Cosentino: College has new conductor in Larson

By Guy Cosentino

Wednesday, May 14, 2008 12:00 PM EDT

As with any installation of new leadership, there is a great deal of pomp and ceremony, and academic institutions may do it more than any other. The inauguration of Dr. Daniel Paul Larson as Cayuga Community College's seventh president, was no different. If there was one theme of the day, it was the role of Larson as the “conductor” of Cayuga County's only two-year institution of higher learning.
Numerous representatives welcomed Larson “officially” (he has been at the college since last August) in the 90-minute ceremony. One of the finest came from English professor Howard Nelson, who represented the college's faculty, who started his comments quoting Ralph Waldo Emerson's Phi Beta Kappa address at Harvard in 1837, which he called “The American Scholar” and clearly outlined the role higher education can play in society.

Emerson said “Colleges ... have their indispensable office - to teach elements. But they can only highly serve us, when they aim not to drill, but to create; when they gather from far every ray of various genius to their hospitable halls, and, by the concentrated fires, set the hearts of their youth on flame.”

It has likely never been said as well since on the role of colleges, such as Cayuga.

Larson comes to Cayuga with a doctorate of music art, among his other academic credentials. The kickoff of the two-day celebration was a concert that featured the Syracuse Symphony Orchestra string quartet and his own baritone performances of several favorites, including “Ol' Man River” from “Showboat” and “Bring Him Home” from “Les Miserables.”

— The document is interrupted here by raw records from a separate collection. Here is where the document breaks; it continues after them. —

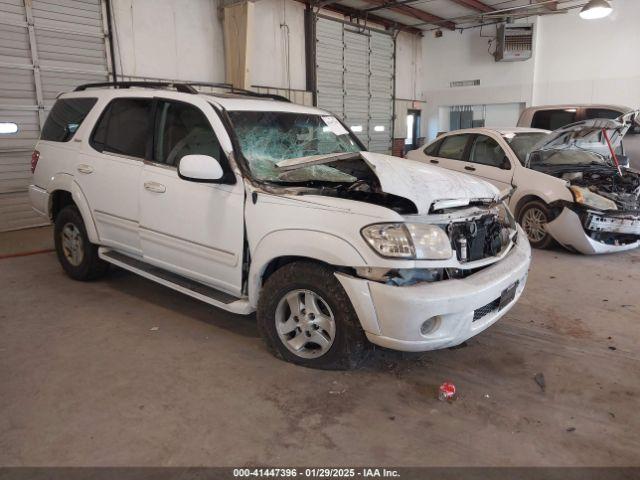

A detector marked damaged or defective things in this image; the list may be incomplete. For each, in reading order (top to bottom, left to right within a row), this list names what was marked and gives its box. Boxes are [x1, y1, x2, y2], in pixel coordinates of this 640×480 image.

shattered windshield [228, 110, 362, 184]
cracked windshield glass [228, 111, 362, 184]
crumpled hood [362, 152, 498, 214]
shattered windshield [502, 132, 548, 164]
damaged sedan [410, 113, 640, 255]
damaged white suv [28, 82, 528, 370]
damaged sedan [28, 86, 528, 370]
damaged front bumper [544, 205, 640, 255]
damaged front bumper [336, 227, 528, 350]
broken front grille [470, 298, 500, 320]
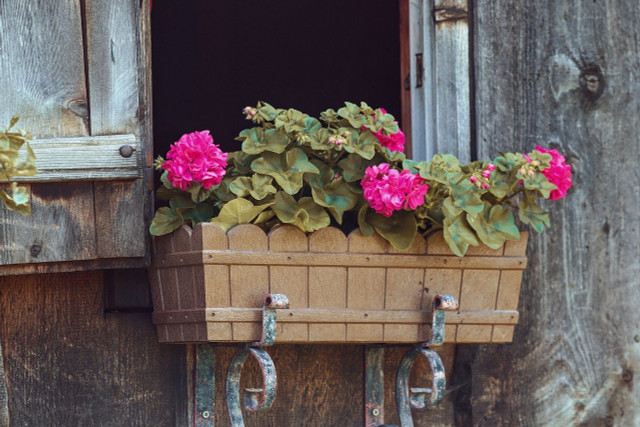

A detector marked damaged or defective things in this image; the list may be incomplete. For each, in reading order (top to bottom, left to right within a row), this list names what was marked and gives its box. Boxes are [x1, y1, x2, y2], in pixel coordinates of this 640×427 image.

rusty metal bracket [251, 294, 288, 348]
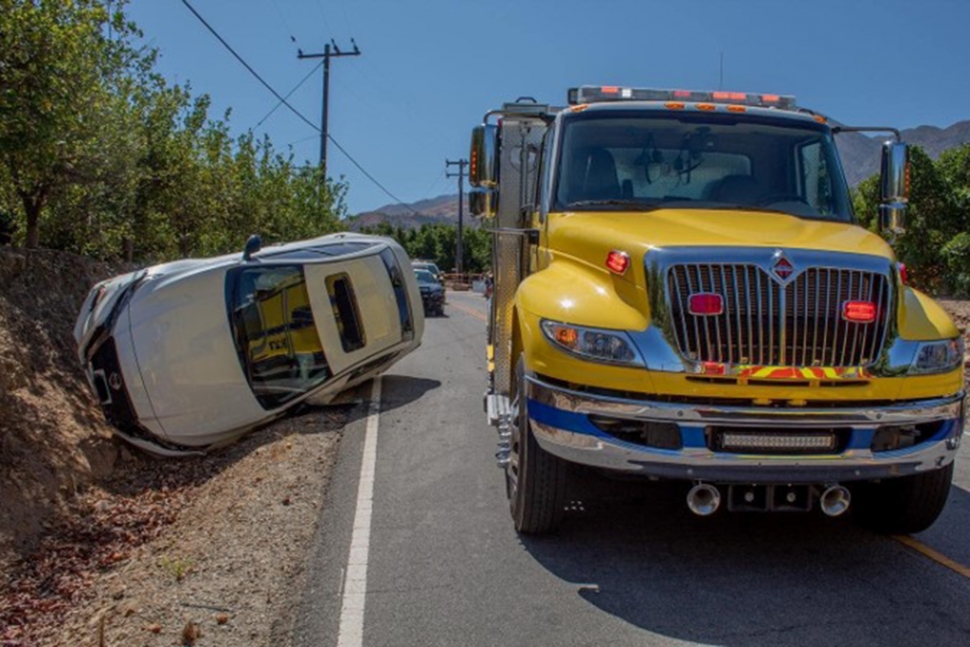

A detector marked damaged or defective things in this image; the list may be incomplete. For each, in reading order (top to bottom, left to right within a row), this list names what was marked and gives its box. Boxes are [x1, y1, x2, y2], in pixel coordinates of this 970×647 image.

overturned white car [73, 234, 422, 456]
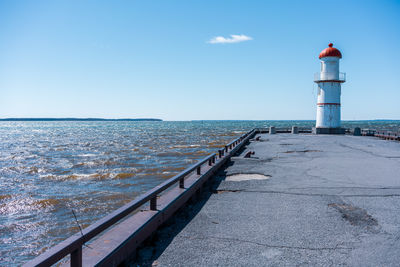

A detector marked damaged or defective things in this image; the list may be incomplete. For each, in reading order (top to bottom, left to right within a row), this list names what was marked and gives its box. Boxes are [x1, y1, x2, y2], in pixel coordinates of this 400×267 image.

rusty handrail [25, 129, 255, 266]
crack in concrete [180, 236, 352, 252]
cracked concrete surface [134, 135, 400, 266]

The music theme carried on the next day with the ceremony attended by not only the college's staff and students, but other members of higher education, the community and political world. More than passing reference was made to Larson's role as “conductor.” But it may have again been Nelson who tied it all together better than anyone with a piece he wrote reflecting Emerson's themes:

“In education, in an institution, we can't expect the perfection that music can approach, but still, a college is a kind of choir. Dr. Larson, direct us, bringing together our various talents into a collective creative process larger and subtler than the sum of its parts, that honors individuality, and self-reliance, that brings out something good in each and all. A kind of music, just as learning is a kind of fire. Dr. Larson, we wish you well.”

If any of this is accomplished during Larson's tenure at CCC, then that institution and the community as a whole will be all the better.